Lalu Prasad Yadav, from the poverty-ridden state of Bihar, will be sentenced on Thursday for his part in an 1990s animal fodder racket in which millions of dollars went missing from state coffers.
If the court jails him for more than two years, Yadav would lose his seat in the lower house of parliament, making him the first to be hit by a Supreme Court ruling handed down in July that convicts may not sit in legislatures even during an appeal.
About 30 per cent of lawmakers across federal and state assemblies have criminal charges against them, many of them for serious crimes such as murder, rape and kidnapping.
In a move critics say was designed to shield Yadav and other coalition allies, Prime Minister Manmohan Singh's cabinet hurriedly passed an executive order last week that would allow convicted lawmakers to stay in office and stand in an election.
Amid the outcry that followed, Rahul Gandhi - a contender for prime minister if his Congress party returns to power after the elections due by next May - slammed the cabinet move, a stunning intervention by the Nehru-Gandhi dynasty scion that embarrassed Singh and made his government look divided.
It may now be politically difficult for the government, which is already widely reviled for a string of corruption scandals on its watch, to ally itself with Yadav's Rashtriya Janata Dal (RJD) party going into the election.
No party is expected to emerge with enough lawmakers to rule on its own, which means coalition-building will be key to power.
"We are assessing the political situation in Bihar. Our options are open," said Shakeel Ahmad, a Congress leader, adding that the party may fight the election on its own in the eastern state, stick with Yadav's party or join hands with another.
One of India's most charismatic politicians, Yadav was chief minister of Bihar - a state that became a byword for violence, poverty and graft - in the 1990s.

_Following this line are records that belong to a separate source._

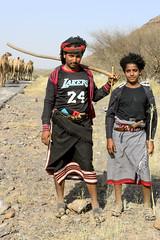 Yamen's camel Puncher (SAUD ALRSHIAD 2  ) Tags: fatherandson yemen nikon saudalrshiad msawr1 camels pouncher people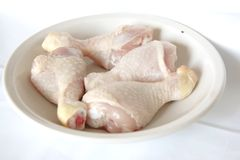 Raw chicken drumsticks Stock Photography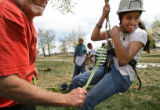 MJM068  Volunteer, Bernie Holien (cq), left, helps Laura Espino (cq), 13, ride a zip line as she...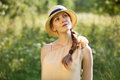 Happy girl in a straw hat stylish Royalty Free Stock Photos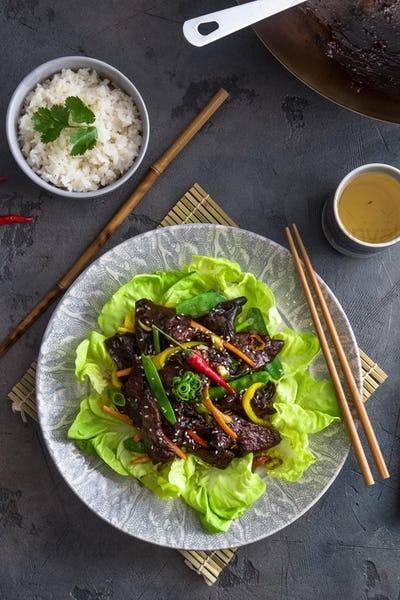 Asian stir fried chicken liver with bowl of rice and green tea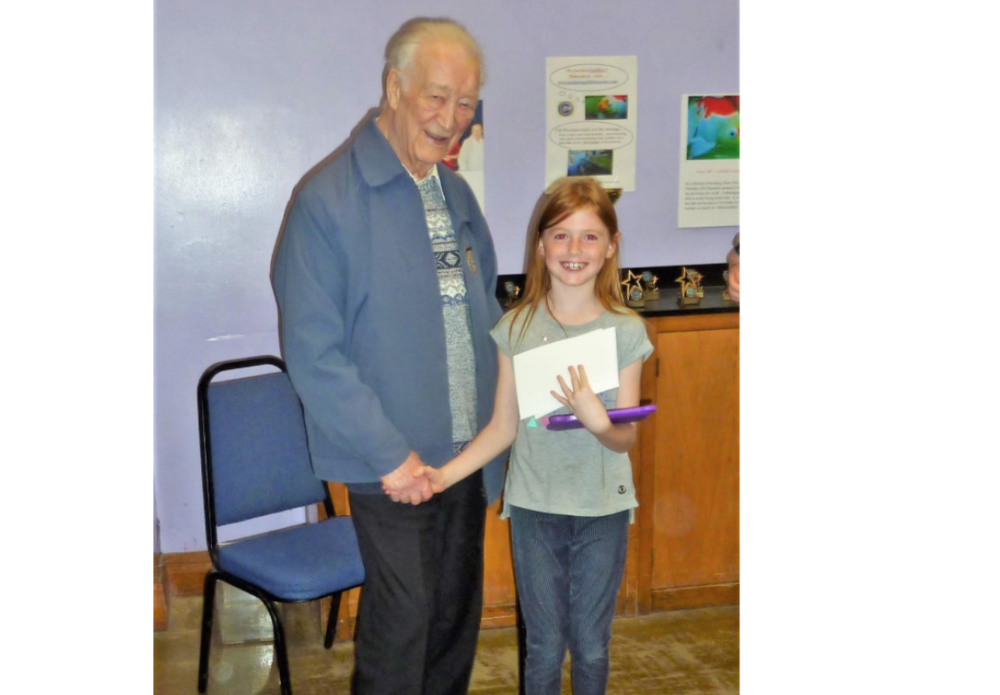 The 90-year-old President of the Northern Goldfish & Pondkeepers Society, Bill Ramsden, congratulates seven-year-old junior member Millie Clinton on a First win at their annual Open Show.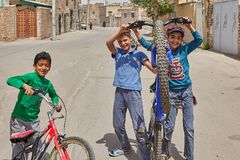 Iranian children play in a deserted street, Kashan, Iran. Kashan, Iran - April 27, 2017: Iranian male children play in a deserted street in a quarter of low Stock Images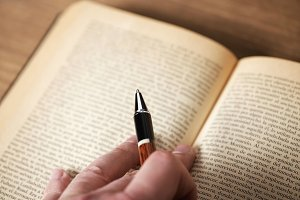 Hand with a pen on a book. Horizontal shoot.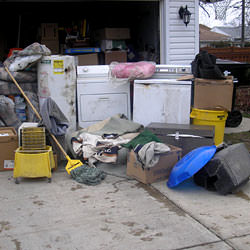 Soaked, wet personal items sitting in a driveway, including a washer and dryer in Roundup.
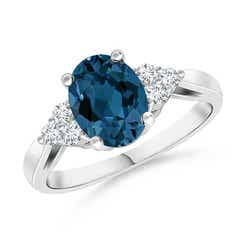 Oval London Blue Topaz Cocktail Ring with Trio Diamonds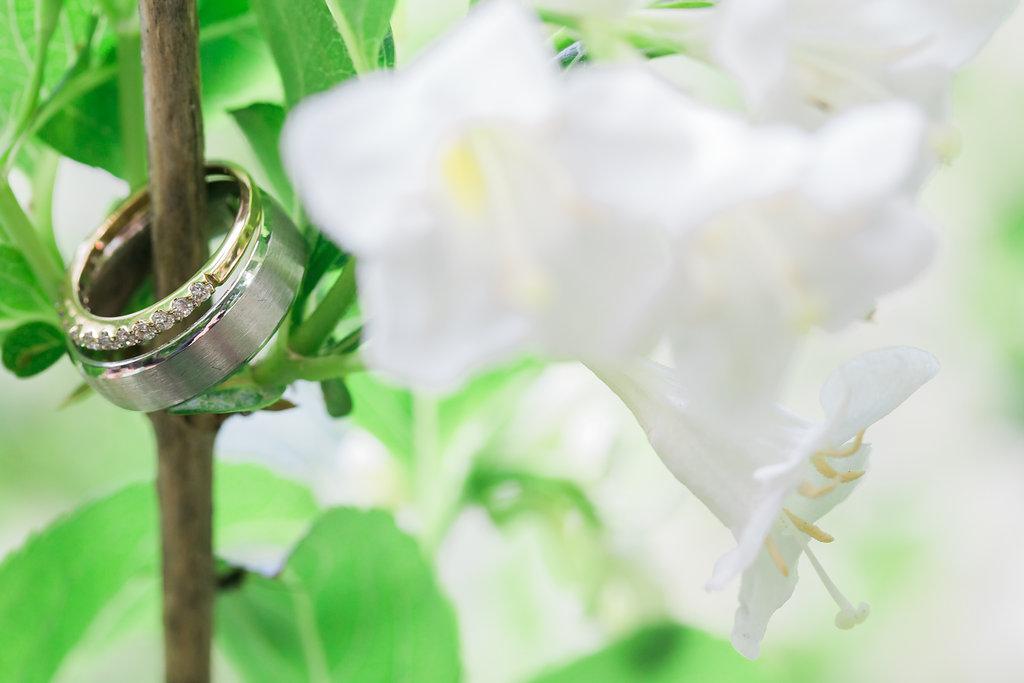 Wedding Rings on White Flower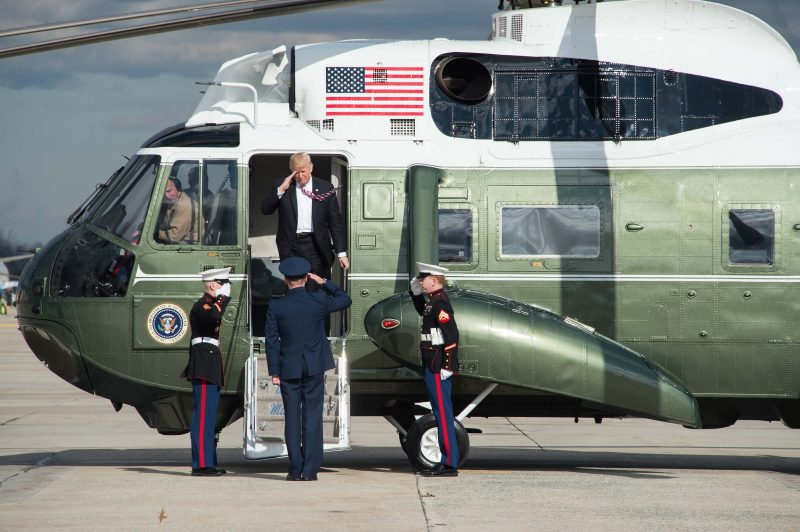 US President Donald Trump leaves Marine One before boarding Air Force One at Andrews Air Force Base in Maryland on January 26, 2017 as he departs to attend a Republican retreat in Philadelphia. / AFP PHOTO / NICHOLAS KAMM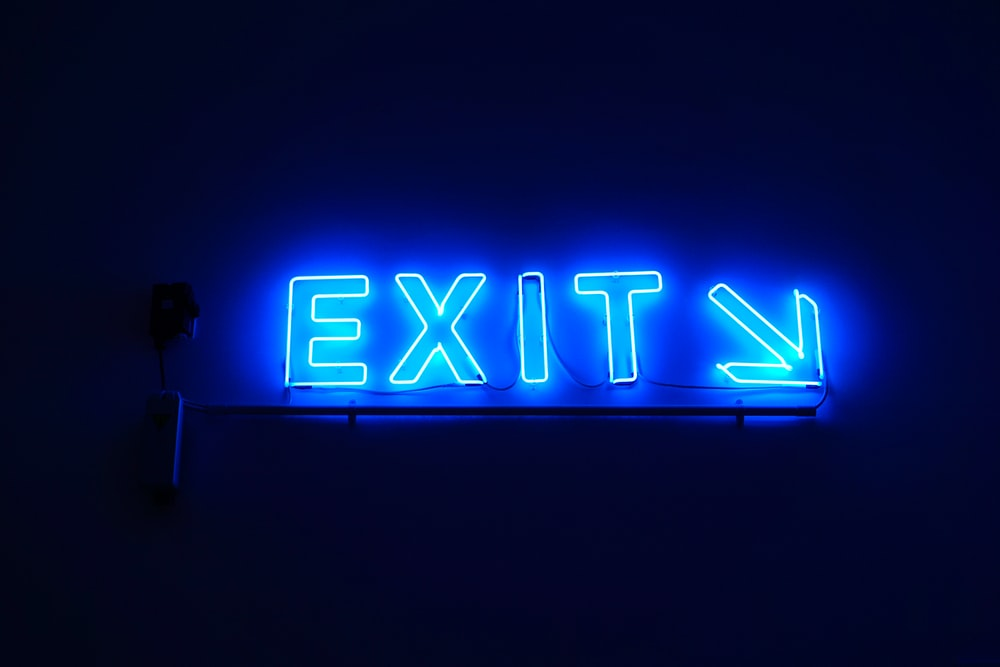 exit neon light signage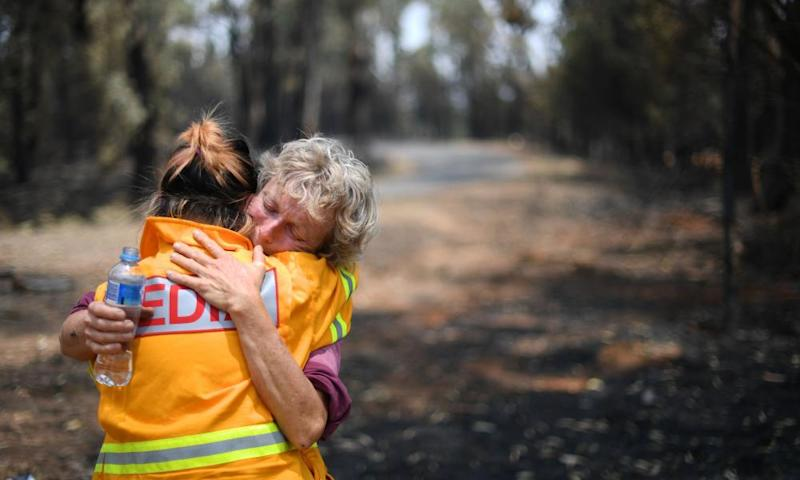 Orchardist Stephenie Bailey reacts as she describes the impact bushfires have had on her farm in Batlow, NSW.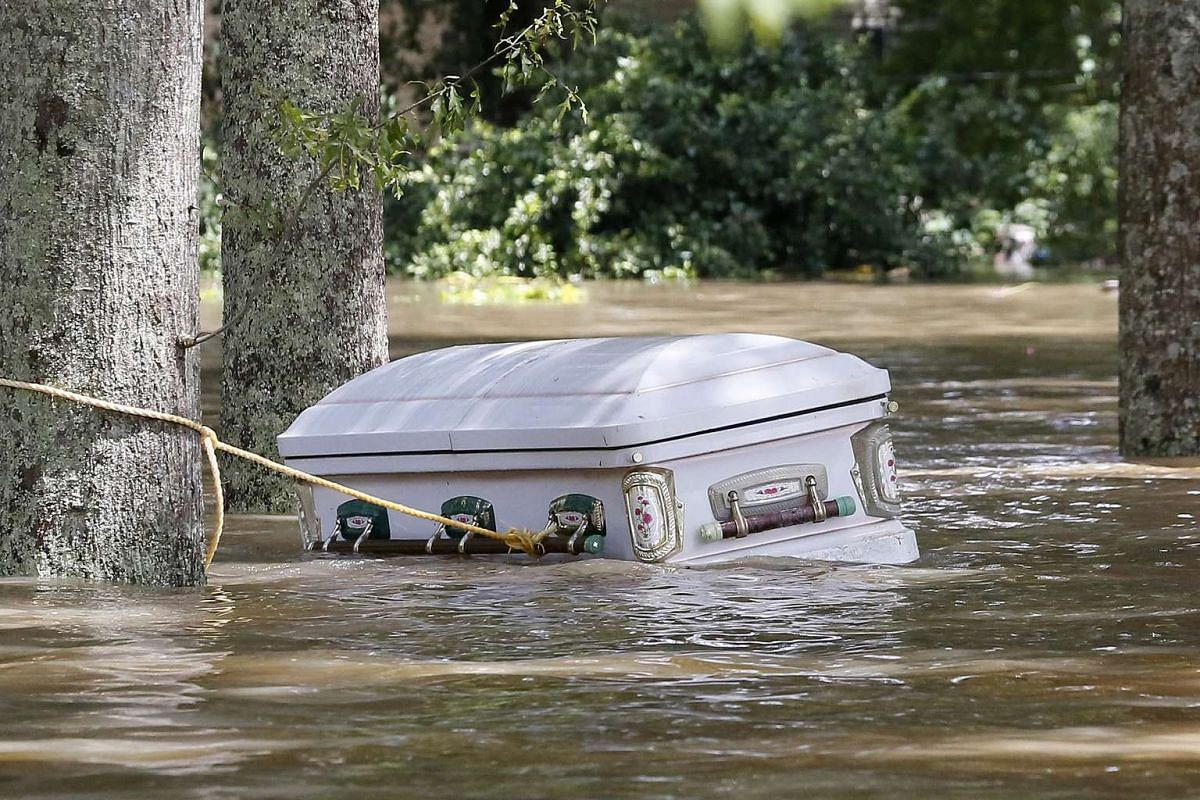 A casket is seen floating in flood waters in Ascension Parish, Louisiana, US, on August 15.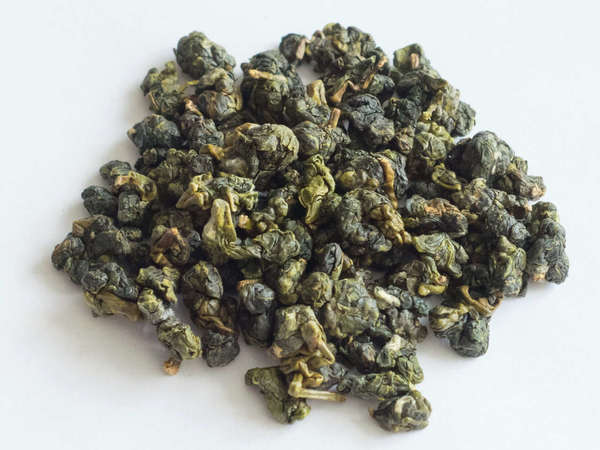 Tightly-rolled oolong tea leaves, bright green with golden and dark green accents, on white background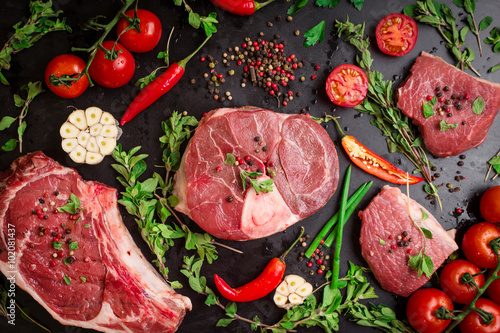 Fotografia, Obraz  Raw meat steaks on a dark background ready to roasting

He still enjoys huge popular support for championing"backward" castes and for his trademark humour that can make a budget speech in parliament sound like a stand-up routine.
It took more than a decade and a half for the fodder scam case to reach a verdict due to India's slow-moving courts. The public prosecutor said all 45 people charged were found guilty, and Yadav himself could face up to seven years in prison.